This article is taken from the May 2022 issue of The Critic. To get the full magazine why not subscribe? Right now we’re offering five issues for just £10.
Professional cycling is a tough sport, and never more so than during the three Grand Tours each year: the Giro d’Italia, the Tour de France and the Vuelta a España. Each of these covers thousands of kilometres and lasts three weeks, a time period succinctly broken down by the Danish rider Per Pedersen. “First week, you feel good. Second week, not so good. Third week, fucked.”
The Tour gets all the attention, but in many ways the Giro, which begins on 6 May, is the best of the three. Adam Hansen, who completed 20 grand tours in a row — a record which will almost certainly never be beaten — reckoned that the Giro is toughest of all, and if anyone should know, it’s him. The terrain is endlessly challenging, the climbs are steep and narrow, the weather can be atrocious, and in the high mountains the snowpack has yet to melt away.
Where France’s hexagonal shape lends predictability to each year’s route (a week of flat stages for the sprinters followed by some mountains, a few transition stages, more mountains, and the final run-in to Paris), Italy, being longer and thinner, is much less conducive to formula.
Key mountain stages often take place in the first week and shake up the leader-board right from the off. The Tour builds to a defined climax: the Giro delivers thrills and spills throughout. It is not unknown for the race lead to change several times in the last week. The Giro is never over till it’s over.
Despite the race’s toughness, riders love it. It doesn’t have the same global profile as the Tour, but that profile is distinctly double-edged. The stakes at the Tour are so high that the top teams control everything, there are hordes of journalists and VIPs, and the whole thing is sufficiently bloated and corporate as to sometimes border on soulless. If the Tour is a stadium mega-concert, the Giro is a basement jazz club. And all the better for it.
Whereas the Tour (July) and the Vuelta (August/September) take place at least partly during the summer holidays, bringing tsunamis of tourists who are at best casual fans, Giro spectators tend to be proper aficionados, knowledgeable and enthusiastic. Like Italian Formula 1 fans, they are known as tifosi (which literally means “those infected by typhus”) and watching a race in their company is not easily forgotten.

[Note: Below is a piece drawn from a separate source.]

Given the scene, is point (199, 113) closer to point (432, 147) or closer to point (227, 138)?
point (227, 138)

The Italians don’t just love their race: they love winning it too
This, perhaps, is the key to the Giro’s appeal: that it is quintessentially of its country. “The Tour is very international, whereas the Giro is Italian,” said former rider Christian Vande Velde. “Lot of cologne. Lot of hair product.” And hospitality too, of course. “You can be in a little hotel out in the country and the pasta is the best you’ve ever had, the meat is amazing, and the coffee is perfect,” said the Australian cyclist Heinrich Haussler. “No disrespect to the other races, but that’s not the case there.”
And is there a more beautiful item of clothing in any sport than the maglia rosa, the jersey worn by the Giro’s leader? The actual pink varies in tone from year to year — sometimes light and bright, other times darker and richer — but be it tamarisk or amaranth, it is always a beacon of elegance in the rainbow of the peloton as it comes whizzing by.

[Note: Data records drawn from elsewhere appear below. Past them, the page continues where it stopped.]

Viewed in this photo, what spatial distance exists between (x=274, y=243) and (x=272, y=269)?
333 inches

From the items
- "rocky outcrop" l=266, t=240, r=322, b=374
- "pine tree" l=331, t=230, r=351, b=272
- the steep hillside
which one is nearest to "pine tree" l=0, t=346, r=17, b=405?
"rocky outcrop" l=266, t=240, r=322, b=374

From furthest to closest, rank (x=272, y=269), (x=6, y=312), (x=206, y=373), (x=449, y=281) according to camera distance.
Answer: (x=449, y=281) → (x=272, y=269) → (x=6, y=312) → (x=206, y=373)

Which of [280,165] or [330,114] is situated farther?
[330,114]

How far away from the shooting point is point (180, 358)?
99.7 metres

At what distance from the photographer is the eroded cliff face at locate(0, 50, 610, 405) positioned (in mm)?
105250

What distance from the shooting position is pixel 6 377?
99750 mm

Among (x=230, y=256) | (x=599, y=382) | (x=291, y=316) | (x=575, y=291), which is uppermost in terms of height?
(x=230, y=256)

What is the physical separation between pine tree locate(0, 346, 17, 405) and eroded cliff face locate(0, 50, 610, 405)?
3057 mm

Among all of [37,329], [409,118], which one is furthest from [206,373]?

The Italians don’t just love their race: they love winning it too. France has been waiting since 1985 for a home triumph: in that time the Giro has seen 18 Italian victors. The last time anyone won both in the same year was 1998, and it was done by a man who was at once the pride and sorrow of Italian cycling.
His name was Marco Pantani, and he was unique. Tiny, even by the standards of professional cyclists — 5’7”, nine stone sopping wet — but you couldn’t miss him: the crooked nose, the enormous ears, the pirate’s bandana. He was a rock star, an artist, a Cavalier amongst Roundheads: Il Pirata by name and nature, attacking when he felt like it rather than when a heart-rate monitor or algorithmic download told him he should. His days were the ones when the road kicked upwards towards the heavens, the places where eagles dare and angels fear to tread: Stelvio, Pordoi, Gavia, Finestre, Zoncolan.

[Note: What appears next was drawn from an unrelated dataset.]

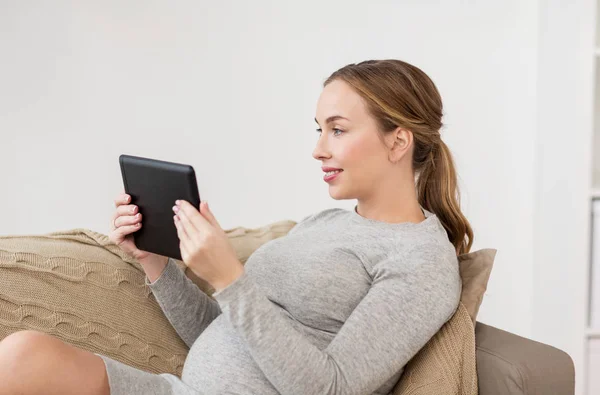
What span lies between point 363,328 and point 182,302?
49cm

Pantani was Italian to his core: la bella figura on two wheels, fabulously romantic and daring. “We’re all imprisoned by rules,” he said. “Everyone longs for freedom to behave in the way they see fit. I’m a non-conformist, and some feel inspired by the way I express freedom of thought. I’ve never been meticulous or calculating, on or off the bike. I ride instinctively, responding to the moment. There’s chaos in everyday life, and I tune into that chaos.”
But that 1998 double was the summit, in every way. A year later an excessive hematocrit reading saw him thrown out of the Giro while in the maglia rosa, and he was denied the chance to defend his Tour title.
Within five years he was dead of a cocaine overdose: consumed by the chaos into which he’d tuned himself, fallen from the razor-edge of control in a hurtling descent.
A sad, lonely death in a hotel room near the sea: a long way, in every way, from the vaulting mountain amphitheatres where he’d ridden through thickets of ecstatic supporters, where he’d found grace in the expression of his supreme talent, where he’d been Icarus and flown too close to the sun.